## Given instruction 1
Reproduce everything in the snowboarding article from "White, meanwhile, would" down to "the sport forward.".
## Given instruction 2
In the snowboarding article, what scores did White post when he unveiled the Double McTwist 1260 in Utah?

## Selected excerpt
+++

While the snowboarding community has rallied in support of Pearce, with many riders sporting stickers on their regular boards that read ``I ride 4 Kevin,'' his injury has done little to slow down the envelope pushing.

Pearce's double-cork inspired American Danny Davis to pursue the trick, and he did it three times in the same run to beat White in a competition last month.

That caused White to cancel a vacation and head straight to the halfpipe, where he spent several painful days perfecting the trick he hopes will bring him a second gold: the Double McTwist 1260.

The gravity-defying move requires White to pack 3 1/2 spins inside of two head-over-heels flips. He posted scores of 49 and 49.5 - within a point of perfection - when he unveiled it in Utah in January.

White calls the trick his best friend and his worst enemy. A week after scorching the pipe in Park City, he narrowly avoided disaster when he smacked his face on the lip of the pipe while trying to land the Double at the end of a practice run at the X Games.

The accident left White with a raspberry on his cheek, but it also left him unbowed. He shook it off and headed straight back to the top of the mountain. And won the contest.

``You get an injury and somebody that goes down and crashes and it just really shocks people,'' White said. ``I think I can speak for everyone in saying that's just a part of what we do. We fall, get back up and we try it again. It's the best part of our sport. You can take a crash and come back and succeed over it and it's just the best feeling you can have.''

Getting back up has been Torah Bright's deal for the past several months. Oft-injured - she banged her head during training twice in three days at the X Games - the Australian is the lone female rider who tries a double cork trick.

If she can pull it off in the women's competition Thursday, she'll have the best chance to prevent more American domination. Kelly Clark, Hannah Teter and Gretchen Bleiler have two Olympic golds and a silver between them and are expected to be on the medal stand again.

``My strategy has been to control what I do, and not worry about the rest,'' said Clark, who flies higher than any of the women.

White, meanwhile, would be heavily favored even if he left the Double McTwist back in the States, but feels on obligation to keep propelling the sport forward.

``I'm pretty excited about the new tricks,'' he said. ``I think it's the way the sport was headed and I'm just happy to be in a bit of a driving seat for it.''

If White lands his trick cleanly in one of the two runs all riders are given for finals, he's almost assured of grabbing his second gold medal. If he doesn't, there are a handful of challengers who can step in.

+++

## Collected data
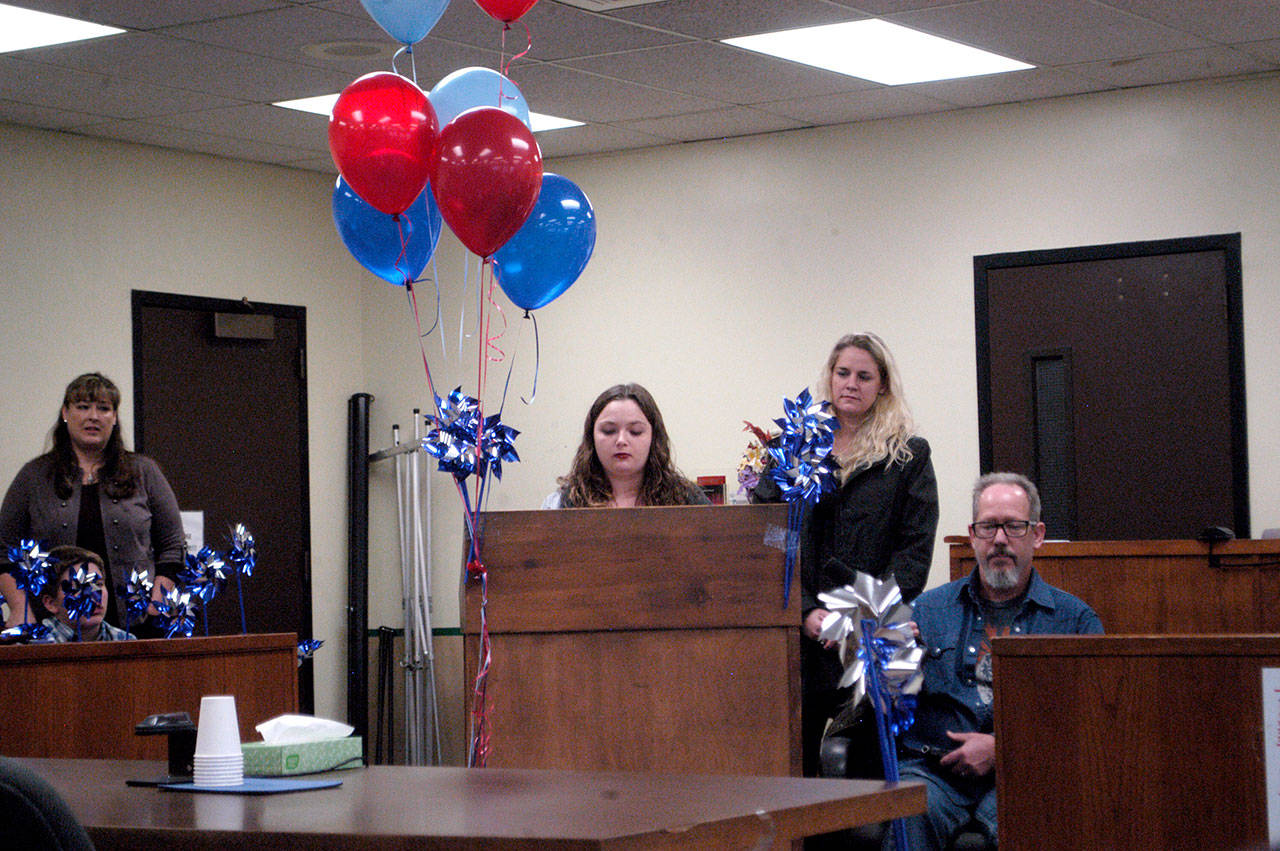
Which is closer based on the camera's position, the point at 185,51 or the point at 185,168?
the point at 185,51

+++

## Answer 1
White, meanwhile, would be heavily favored even if he left the Double McTwist back in the States, but feels on obligation to keep propelling the sport forward.

## Answer 2
He posted scores of 49 and 49.5.